RapidMiner

0 Likes

Possible bug with Aggregate (mode) Function?

Status: Resolved

Hi,

I tried to aggregate a set of values using the mode (aggregate) function. See input data below.

User_ID Month Coupon
12245 Aug-17 A123
55645 Aug-17 B774
99987 Aug-17 B376
9890 Aug-17 B456
9890 Aug-17 B456
9890 Aug-17 B457
9891 Aug-17 ?
9891 Aug-17 ?

When aggregating, RM appears to randomly assign a value (mode) to the missing values when the answer for 9891 should be 0. Pls see xml below. Is this is a bug?

 

<?xml version="1.0" encoding="UTF-8"?><process version="8.1.003">
<context>
<input/>
<output/>
<macros/>
</context>
<operator activated="true" class="process" compatibility="8.1.003" expanded="true" name="Process">
<parameter key="logverbosity" value="init"/>
<parameter key="random_seed" value="2001"/>
<parameter key="send_mail" value="never"/>
<parameter key="notification_email" value=""/>
<parameter key="process_duration_for_mail" value="30"/>
<parameter key="encoding" value="SYSTEM"/>
<process expanded="true">
<operator activated="true" class="retrieve" compatibility="8.1.003" expanded="true" height="68" name="Retrieve RM_Test" width="90" x="45" y="85">
<parameter key="repository_entry" value="//Local Repository/RM_Test"/>
</operator>
<operator activated="true" class="aggregate" compatibility="8.1.003" expanded="true" height="82" name="Aggregate" width="90" x="246" y="85">
<parameter key="use_default_aggregation" value="false"/>
<parameter key="attribute_filter_type" value="all"/>
<parameter key="attribute" value=""/>
<parameter key="attributes" value=""/>
<parameter key="use_except_expression" value="false"/>
<parameter key="value_type" value="attribute_value"/>
<parameter key="use_value_type_exception" value="false"/>
<parameter key="except_value_type" value="time"/>
<parameter key="block_type" value="attribute_block"/>
<parameter key="use_block_type_exception" value="false"/>
<parameter key="except_block_type" value="value_matrix_row_start"/>
<parameter key="invert_selection" value="false"/>
<parameter key="include_special_attributes" value="false"/>
<parameter key="default_aggregation_function" value="average"/>
<list key="aggregation_attributes">
<parameter key="Coupon" value="mode"/>
</list>
<parameter key="group_by_attributes" value="User_ID|Month"/>
<parameter key="count_all_combinations" value="false"/>
<parameter key="only_distinct" value="false"/>
<parameter key="ignore_missings" value="false"/>
</operator>
<connect from_op="Retrieve RM_Test" from_port="output" to_op="Aggregate" to_port="example set input"/>
<connect from_op="Aggregate" from_port="example set output" to_port="result 1"/>
<portSpacing port="source_input 1" spacing="0"/>
<portSpacing port="sink_result 1" spacing="0"/>
<portSpacing port="sink_result 2" spacing="0"/>
</process>
</operator>
</process>

8 Comments (8 New)
Comments
Contributor II

This is the result I get.

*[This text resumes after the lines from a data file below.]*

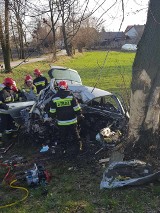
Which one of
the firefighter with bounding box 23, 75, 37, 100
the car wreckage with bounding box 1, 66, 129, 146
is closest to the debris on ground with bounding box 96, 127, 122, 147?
the car wreckage with bounding box 1, 66, 129, 146

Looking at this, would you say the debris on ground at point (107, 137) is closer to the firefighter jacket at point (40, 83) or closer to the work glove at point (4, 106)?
the work glove at point (4, 106)

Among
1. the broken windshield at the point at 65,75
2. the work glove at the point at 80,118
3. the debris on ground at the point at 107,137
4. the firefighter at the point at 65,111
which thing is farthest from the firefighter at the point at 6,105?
the debris on ground at the point at 107,137

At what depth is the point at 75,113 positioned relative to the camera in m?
7.67

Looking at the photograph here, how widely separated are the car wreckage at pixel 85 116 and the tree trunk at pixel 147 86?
124 centimetres

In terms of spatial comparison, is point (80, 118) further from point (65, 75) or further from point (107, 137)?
point (65, 75)

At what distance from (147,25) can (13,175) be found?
396 cm

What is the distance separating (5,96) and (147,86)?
4624mm

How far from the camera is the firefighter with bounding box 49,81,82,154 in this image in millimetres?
7600

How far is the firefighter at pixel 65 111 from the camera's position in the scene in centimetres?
760

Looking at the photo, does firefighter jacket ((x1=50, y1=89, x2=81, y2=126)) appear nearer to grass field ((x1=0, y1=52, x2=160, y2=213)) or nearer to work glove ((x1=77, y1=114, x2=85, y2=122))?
work glove ((x1=77, y1=114, x2=85, y2=122))

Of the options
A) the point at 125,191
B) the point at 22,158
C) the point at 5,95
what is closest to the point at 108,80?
the point at 5,95

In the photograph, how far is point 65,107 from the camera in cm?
762

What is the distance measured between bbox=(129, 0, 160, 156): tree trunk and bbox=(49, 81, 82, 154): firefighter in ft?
5.05

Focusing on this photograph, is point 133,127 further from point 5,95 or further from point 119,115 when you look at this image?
point 5,95
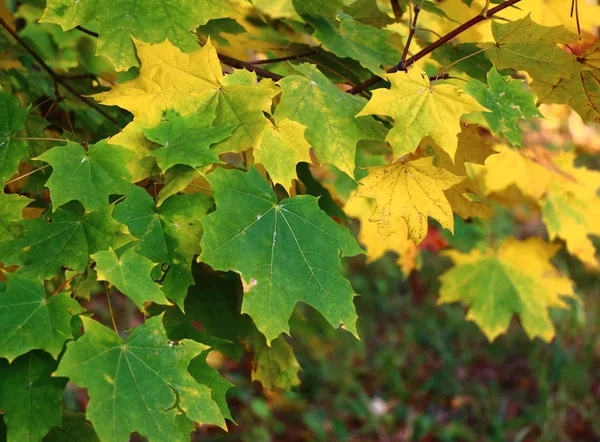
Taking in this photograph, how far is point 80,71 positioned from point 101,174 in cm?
93

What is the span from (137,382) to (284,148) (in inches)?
21.1

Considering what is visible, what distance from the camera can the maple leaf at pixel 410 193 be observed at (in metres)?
1.37

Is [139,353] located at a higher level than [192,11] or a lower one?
lower

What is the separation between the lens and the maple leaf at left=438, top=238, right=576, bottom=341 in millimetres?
2879

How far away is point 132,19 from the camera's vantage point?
1.34m

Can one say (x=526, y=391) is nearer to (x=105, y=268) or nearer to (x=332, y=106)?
(x=332, y=106)

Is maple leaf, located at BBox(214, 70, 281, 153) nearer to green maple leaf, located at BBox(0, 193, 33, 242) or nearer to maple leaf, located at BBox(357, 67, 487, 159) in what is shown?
maple leaf, located at BBox(357, 67, 487, 159)

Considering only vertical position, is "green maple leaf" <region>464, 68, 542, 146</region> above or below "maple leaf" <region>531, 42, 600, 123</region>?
above

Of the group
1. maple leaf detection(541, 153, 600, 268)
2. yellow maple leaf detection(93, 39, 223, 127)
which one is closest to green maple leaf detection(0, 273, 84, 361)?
yellow maple leaf detection(93, 39, 223, 127)

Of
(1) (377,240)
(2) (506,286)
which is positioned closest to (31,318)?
(1) (377,240)

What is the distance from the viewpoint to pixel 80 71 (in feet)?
6.73

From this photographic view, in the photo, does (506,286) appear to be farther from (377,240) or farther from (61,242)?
(61,242)

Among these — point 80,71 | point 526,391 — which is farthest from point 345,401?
point 80,71

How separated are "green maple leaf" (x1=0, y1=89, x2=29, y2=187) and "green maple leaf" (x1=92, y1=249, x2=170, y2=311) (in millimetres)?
322
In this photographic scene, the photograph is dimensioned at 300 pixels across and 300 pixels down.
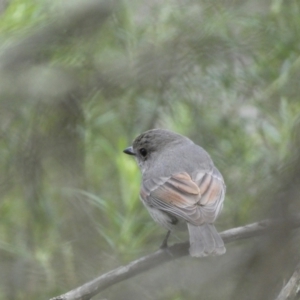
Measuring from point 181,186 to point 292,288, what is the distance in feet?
5.86

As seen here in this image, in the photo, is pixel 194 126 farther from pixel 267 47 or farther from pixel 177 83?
pixel 267 47

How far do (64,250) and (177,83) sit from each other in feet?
4.95

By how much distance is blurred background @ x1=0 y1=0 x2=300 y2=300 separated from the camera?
3.64m

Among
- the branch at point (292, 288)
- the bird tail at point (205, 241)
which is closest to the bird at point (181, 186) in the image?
the bird tail at point (205, 241)

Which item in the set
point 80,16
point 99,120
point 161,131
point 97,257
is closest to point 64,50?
point 80,16

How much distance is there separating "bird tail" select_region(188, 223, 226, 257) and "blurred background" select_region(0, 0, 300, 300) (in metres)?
0.17

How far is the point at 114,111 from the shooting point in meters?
4.64

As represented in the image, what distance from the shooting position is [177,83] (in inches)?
177

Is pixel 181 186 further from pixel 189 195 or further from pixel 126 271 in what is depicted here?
pixel 126 271

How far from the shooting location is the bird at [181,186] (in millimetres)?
3493

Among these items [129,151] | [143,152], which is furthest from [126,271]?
[143,152]

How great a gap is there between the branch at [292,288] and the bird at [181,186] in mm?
766

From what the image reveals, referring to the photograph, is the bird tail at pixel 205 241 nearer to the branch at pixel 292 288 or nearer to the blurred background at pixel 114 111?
the blurred background at pixel 114 111

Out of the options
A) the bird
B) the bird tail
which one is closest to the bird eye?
the bird
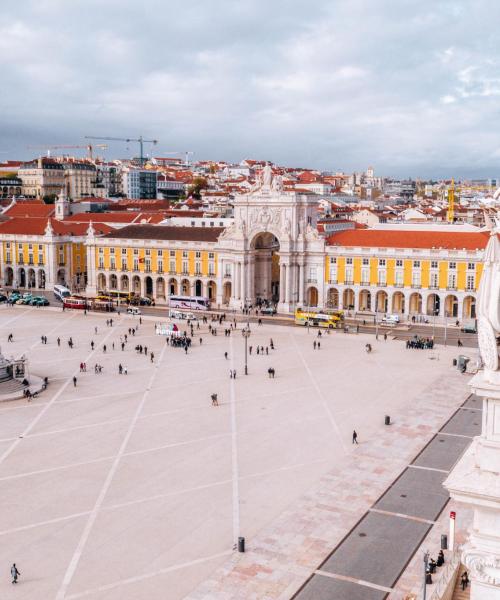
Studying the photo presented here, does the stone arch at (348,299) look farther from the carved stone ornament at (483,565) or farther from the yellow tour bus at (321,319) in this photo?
the carved stone ornament at (483,565)

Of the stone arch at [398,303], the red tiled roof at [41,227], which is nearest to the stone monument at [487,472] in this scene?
the stone arch at [398,303]

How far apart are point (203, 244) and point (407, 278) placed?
2428 cm

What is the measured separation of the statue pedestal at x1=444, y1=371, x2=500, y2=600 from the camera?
12133 millimetres

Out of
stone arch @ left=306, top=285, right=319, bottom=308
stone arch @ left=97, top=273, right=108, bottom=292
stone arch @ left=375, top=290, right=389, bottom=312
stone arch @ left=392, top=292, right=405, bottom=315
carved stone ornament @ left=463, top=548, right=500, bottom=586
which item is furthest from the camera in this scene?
stone arch @ left=97, top=273, right=108, bottom=292

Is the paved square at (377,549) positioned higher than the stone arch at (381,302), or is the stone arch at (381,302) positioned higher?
the stone arch at (381,302)

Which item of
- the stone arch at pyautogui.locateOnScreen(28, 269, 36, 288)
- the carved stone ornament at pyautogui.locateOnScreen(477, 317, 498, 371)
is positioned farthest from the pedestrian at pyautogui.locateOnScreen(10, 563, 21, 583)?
the stone arch at pyautogui.locateOnScreen(28, 269, 36, 288)

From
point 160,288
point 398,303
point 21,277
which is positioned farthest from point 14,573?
point 21,277

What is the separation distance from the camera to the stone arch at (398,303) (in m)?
77.4

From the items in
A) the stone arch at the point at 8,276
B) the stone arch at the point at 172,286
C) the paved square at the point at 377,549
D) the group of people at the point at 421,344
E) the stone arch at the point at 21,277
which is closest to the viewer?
the paved square at the point at 377,549

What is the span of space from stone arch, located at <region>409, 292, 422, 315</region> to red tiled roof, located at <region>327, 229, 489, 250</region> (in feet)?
17.0

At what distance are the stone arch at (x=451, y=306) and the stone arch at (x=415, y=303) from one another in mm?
2779

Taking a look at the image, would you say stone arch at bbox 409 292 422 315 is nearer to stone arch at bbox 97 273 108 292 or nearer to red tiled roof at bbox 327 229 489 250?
red tiled roof at bbox 327 229 489 250

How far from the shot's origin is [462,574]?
18.8 m

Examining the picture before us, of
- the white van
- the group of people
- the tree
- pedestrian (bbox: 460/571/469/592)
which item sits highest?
the tree
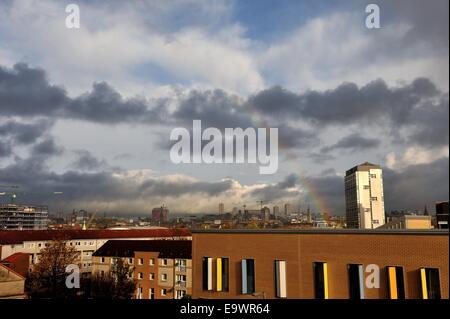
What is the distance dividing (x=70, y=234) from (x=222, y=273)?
6020cm

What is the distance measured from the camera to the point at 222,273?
24.2 m

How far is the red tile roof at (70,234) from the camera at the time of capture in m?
65.0

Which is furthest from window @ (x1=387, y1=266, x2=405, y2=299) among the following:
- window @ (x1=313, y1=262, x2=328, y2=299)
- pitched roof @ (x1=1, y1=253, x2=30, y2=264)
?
pitched roof @ (x1=1, y1=253, x2=30, y2=264)

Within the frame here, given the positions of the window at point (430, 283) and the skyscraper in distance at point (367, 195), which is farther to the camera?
the skyscraper in distance at point (367, 195)

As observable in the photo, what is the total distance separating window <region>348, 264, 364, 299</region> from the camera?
19047 millimetres

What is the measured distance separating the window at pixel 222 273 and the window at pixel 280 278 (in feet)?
11.8

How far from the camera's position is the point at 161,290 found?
4866cm

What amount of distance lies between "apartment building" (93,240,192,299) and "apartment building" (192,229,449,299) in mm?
22871

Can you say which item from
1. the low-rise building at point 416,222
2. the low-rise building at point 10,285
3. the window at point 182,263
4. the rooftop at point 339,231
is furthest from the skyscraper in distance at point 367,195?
the low-rise building at point 10,285

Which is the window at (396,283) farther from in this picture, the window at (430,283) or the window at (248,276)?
the window at (248,276)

The answer for 9981 should be 0 and not A123

 

1 9890.0 Tue Aug 01 00:00:00 SGT 2017 B456
2 9891.0 Tue Aug 01 00:00:00 SGT 2017 A123
3 12245.0 Tue Aug 01 00:00:00 SGT 2017 A123
4 55645.0 Tue Aug 01 00:00:00 SGT 2017 B774
5 99987.0 Tue Aug 01 00:00:00 SGT 2017 B376

Hello @data123,

 

In deed, you discovered a strange behaviour....

 

Until this phenomenon is explained, and as a palliative solution, you can in a preliminary way replace missing value(s)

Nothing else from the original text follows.